TASK INSTRUCTIONS.
1/ Per the proxy statement notice, where can shareholders obtain free copies of the proxy statement once it is filed?
2/ List every document or set of documents that the proxy statement notice mentions.
3/ From the proxy statement notice, retype the stretch from "In connection with" through "SEC at http://www.sec.gov.".

READING PASSAGE.
● ● ●
In connection with the EGM, the Company has filed with the U.S. Securities and Exchange Commission (the “SEC”) a preliminary proxy statement. A definitive proxy statement will be mailed to the shareholders of the Company. SHAREHOLDERS OF THE COMPANY ARE URGED TO READ THE PROXY STATEMENT (INCLUDING ALL AMENDMENTS AND SUPPLEMENTS THERETO) THAT WILL BE FILED WITH THE SEC CAREFULLY AND IN THEIR ENTIRETY WHEN THEY BECOME AVAILABLE. Shareholders are able to obtain free copies of the proxy statement and other documents containing important information about the Company once such documents are filed with the SEC, through the website maintained by the SEC at http://www.sec.gov.
● ● ●
SUPPLIED DATA.
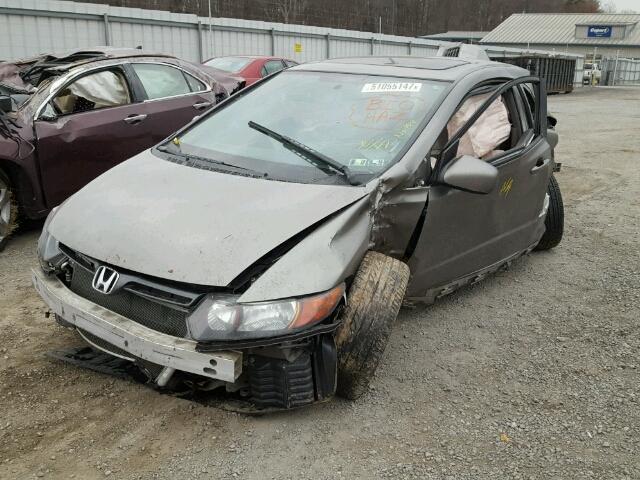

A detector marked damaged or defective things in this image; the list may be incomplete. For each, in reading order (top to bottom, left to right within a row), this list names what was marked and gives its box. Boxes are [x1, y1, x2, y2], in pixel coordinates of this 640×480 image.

broken headlight [36, 207, 65, 272]
damaged gray car [32, 54, 564, 410]
crumpled fender [238, 193, 372, 302]
damaged quarter panel [238, 193, 372, 302]
detached bumper [30, 270, 240, 382]
broken headlight [185, 284, 344, 342]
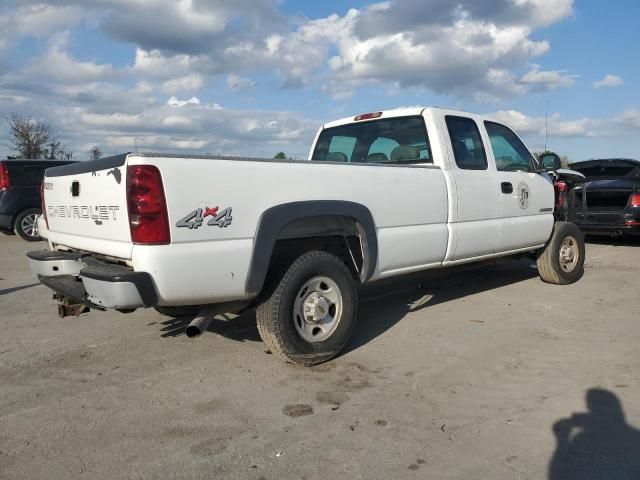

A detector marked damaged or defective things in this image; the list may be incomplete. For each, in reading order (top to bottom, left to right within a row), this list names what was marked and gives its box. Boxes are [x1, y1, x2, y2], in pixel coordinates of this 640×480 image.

damaged rear bumper [27, 249, 158, 310]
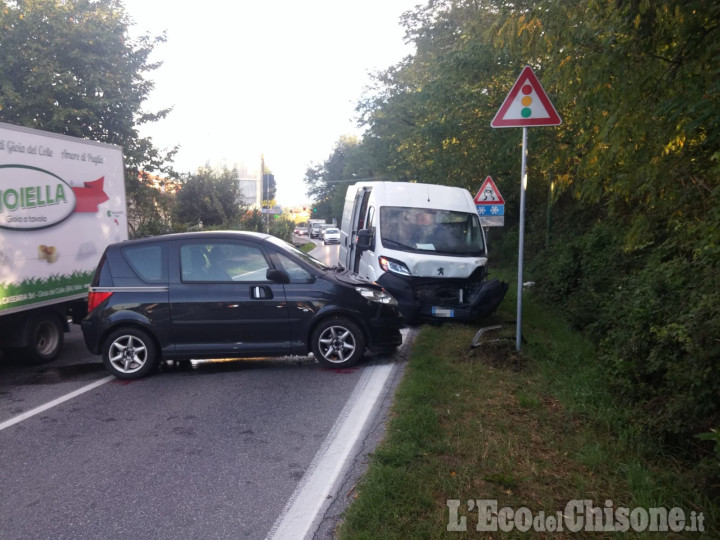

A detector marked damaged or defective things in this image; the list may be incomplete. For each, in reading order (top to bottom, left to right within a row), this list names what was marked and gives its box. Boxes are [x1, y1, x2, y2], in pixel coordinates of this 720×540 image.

detached bumper piece [376, 274, 506, 324]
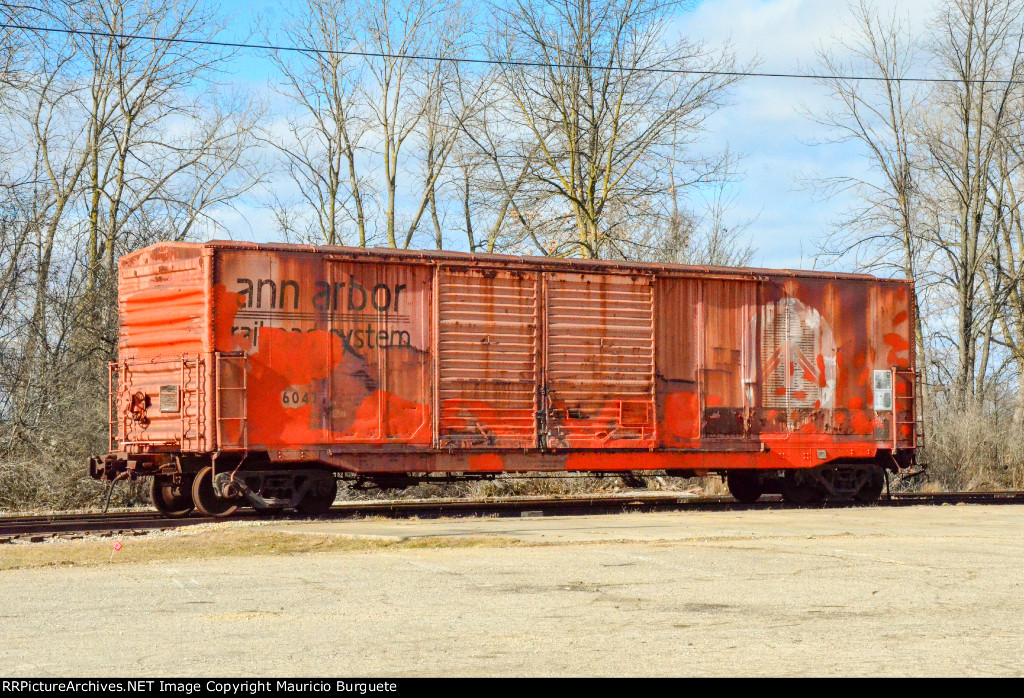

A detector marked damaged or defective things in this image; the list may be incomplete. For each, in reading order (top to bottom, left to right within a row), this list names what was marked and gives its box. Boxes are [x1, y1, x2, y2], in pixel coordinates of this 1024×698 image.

rusty red boxcar [88, 242, 920, 512]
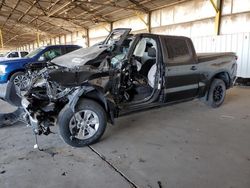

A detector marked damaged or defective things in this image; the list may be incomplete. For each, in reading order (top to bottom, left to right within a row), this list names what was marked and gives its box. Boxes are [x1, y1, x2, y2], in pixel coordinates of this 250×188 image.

crumpled hood [50, 45, 109, 68]
wrecked black pickup truck [20, 28, 237, 148]
damaged front wheel [58, 99, 107, 148]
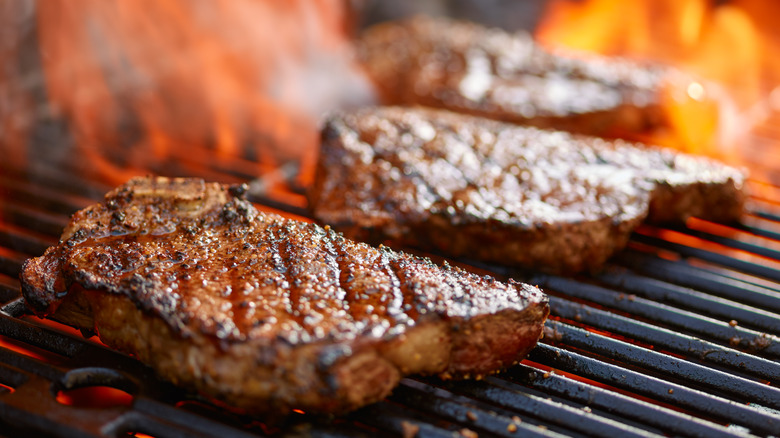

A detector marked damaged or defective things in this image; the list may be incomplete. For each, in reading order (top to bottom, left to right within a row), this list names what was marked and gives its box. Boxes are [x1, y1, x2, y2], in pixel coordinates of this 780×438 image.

rusty grill bar [1, 145, 780, 438]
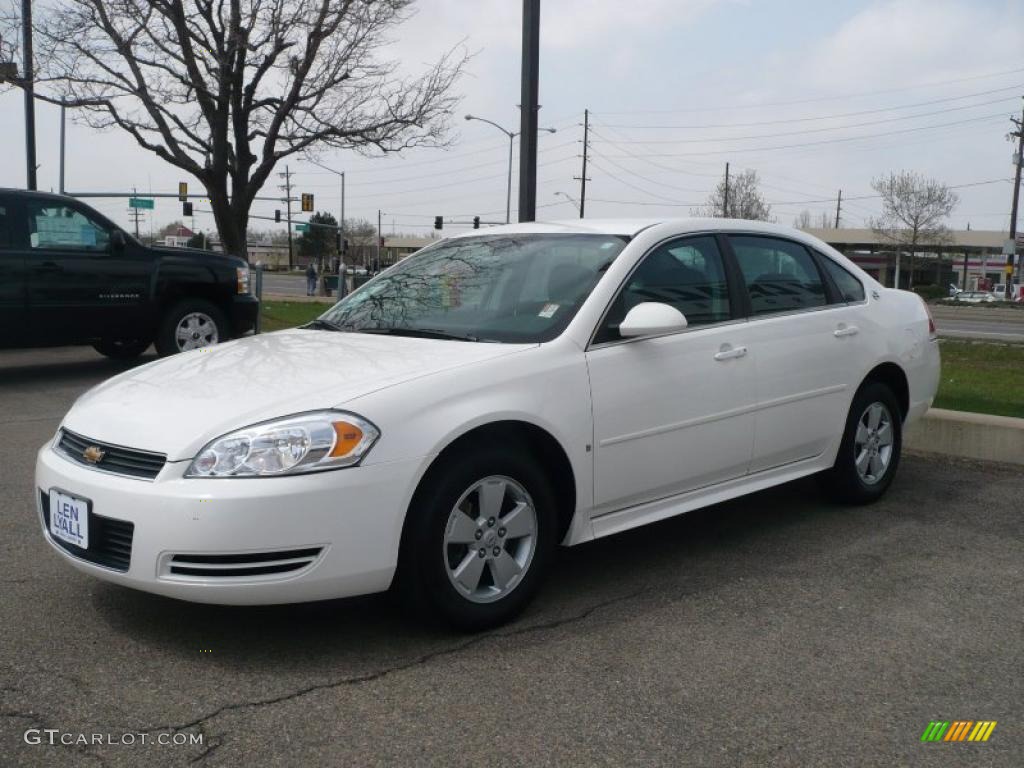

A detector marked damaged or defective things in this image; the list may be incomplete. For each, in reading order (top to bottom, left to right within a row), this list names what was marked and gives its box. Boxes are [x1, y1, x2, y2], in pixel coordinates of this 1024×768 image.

crack in pavement [134, 585, 647, 741]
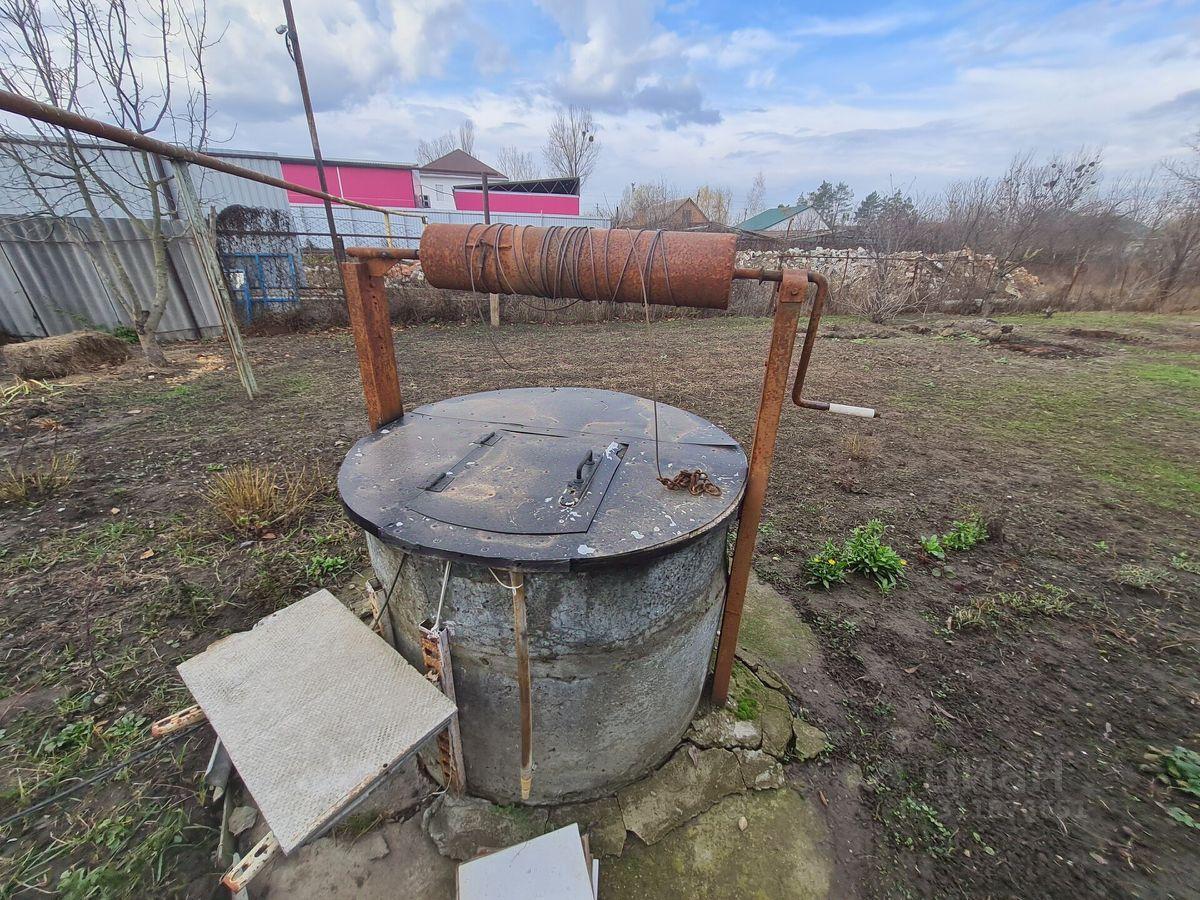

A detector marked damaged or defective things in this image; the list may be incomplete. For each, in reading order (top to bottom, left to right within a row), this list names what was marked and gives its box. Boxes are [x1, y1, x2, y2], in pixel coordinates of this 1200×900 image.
● ● ●
FINAL ANSWERS.
1/ Through the website maintained by the SEC at http://www.sec.gov.

2/
- Preliminary proxy statement
- Definitive proxy statement
- Amendments and supplements to the proxy statement
- Other documents containing important information about the Company

3/
In connection with the EGM, the Company has filed with the U.S. Securities and Exchange Commission (the “SEC”) a preliminary proxy statement. A definitive proxy statement will be mailed to the shareholders of the Company. SHAREHOLDERS OF THE COMPANY ARE URGED TO READ THE PROXY STATEMENT (INCLUDING ALL AMENDMENTS AND SUPPLEMENTS THERETO) THAT WILL BE FILED WITH THE SEC CAREFULLY AND IN THEIR ENTIRETY WHEN THEY BECOME AVAILABLE. Shareholders are able to obtain free copies of the proxy statement and other documents containing important information about the Company once such documents are filed with the SEC, through the website maintained by the SEC at http://www.sec.gov.